La única historia, Julian Barnes, p. 210
Estaba sentado en el bar, a mitad
de su tercer y teóricamente último cigarrillo de la noche, cuando un hombre en
shorts de playa y chanclas se sentó en el taburete de aliado.
-¿Le importa que le gorronee uno?
-Sírvase.
Le pasó el paquete, luego una
caja de cerillas de algún hotel con una palmera en la tapa.

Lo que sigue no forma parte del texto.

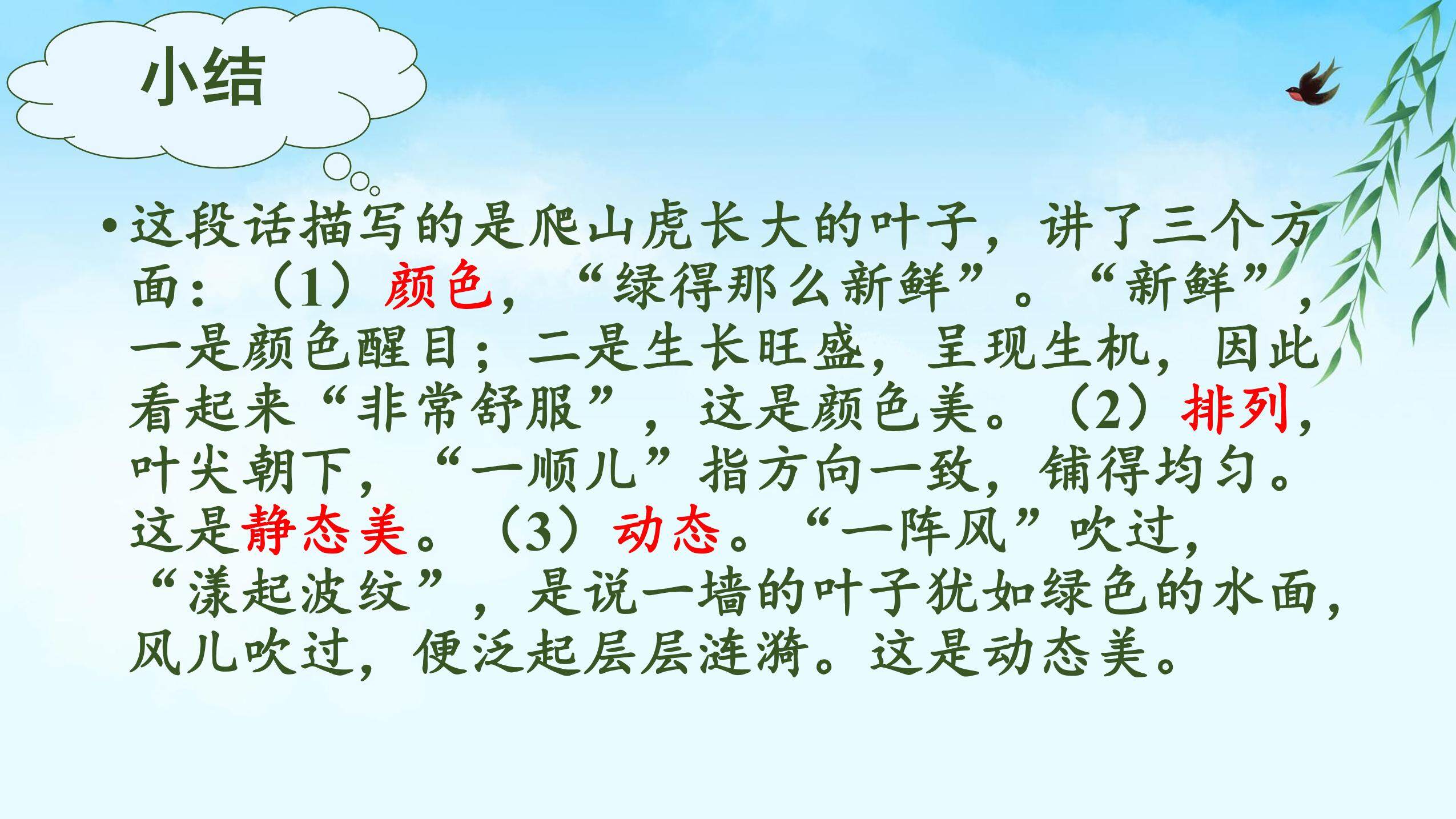 小结

• 这段话描写的是爬山虎长大的叶子，讲了三个方面：（1）颜色，“绿得那么新鲜”。“新鲜”，一是颜色醒目；二是生长旺盛，呈现生机，因此看起来“非常舒服”，这是颜色美。（2）排列，叶尖朝下，“一顺儿”指方向一致，铺得均匀。这是静态美。（3）动态。“一阵风”吹过，“漾起波纹”，是说一墙的叶子犹如绿色的水面，风儿吹过，便泛起层层涟漪。这是动态美。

-Los fumadores somos una especie
en extinción, ¿verdad? Probablemente el tipo andaba por los cuarenta, estaba
tan achispado como él y era inglés, cordial, nada agresivo. No tenía nada de
esa falsa campechanía con la que a veces topabas, esa suposición de que tienes
que tener más cosas en común de las que tienes. Así que siguieron sentados en
silencio, apurando el cigarrillo, y
quizá la ausencia de una conversación trivial animó al hombre a volverse y
anunciar, con un tono ecuánime, reflexivo:
-Dijo que quería descansar en mi
hombro tan ligera como un pájaro. Me pareció poético. Y también puñeteramente
agradable, lo que un tío necesita. Nunca fue empalagosa.

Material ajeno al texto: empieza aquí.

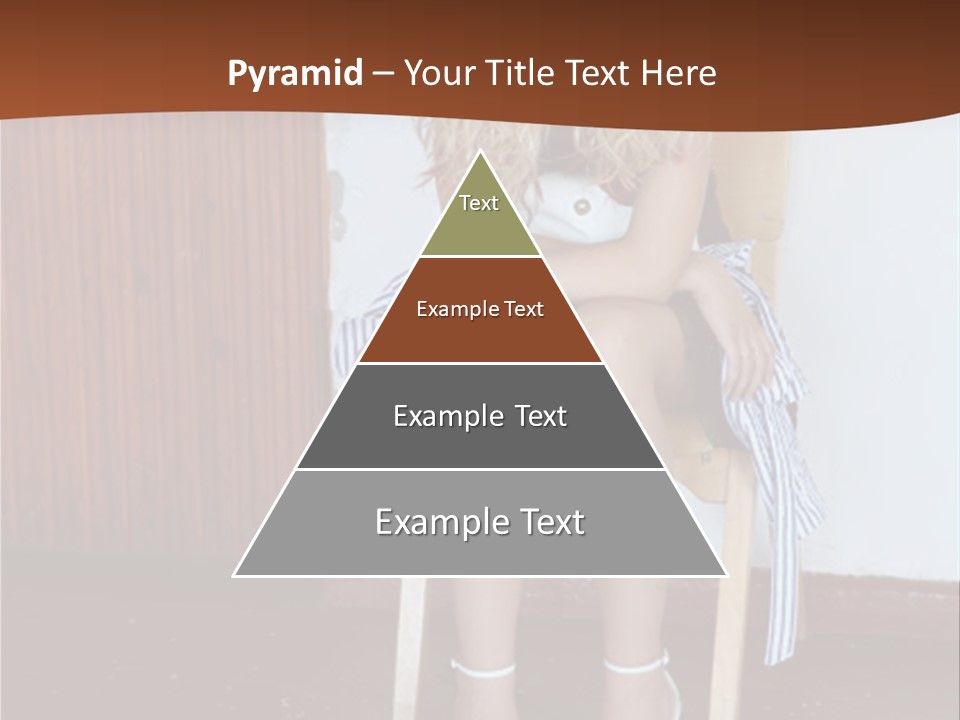 Pyramid – Your Title Text Here

Text

Example Text

Example Text

Example Text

El hombre hizo una pausa. Paul
siempre estaba dispuesto a espolear a su interlocutor.
-Pero ¿la cosa no fue bien?
-Dos problemas. -El tipo inhaló y
luego sopló el humo hacia el aire fragante-. El primero, los pájaros vuelan,
¿no? Es su naturaleza, ¿no? Y el segundo es que antes de volar siempre te cagan
en el hombro.
Y dicho esto aplastó la colilla,
saludó con la cabeza, bajó a la playa y se fue caminando hacia la mansa marea.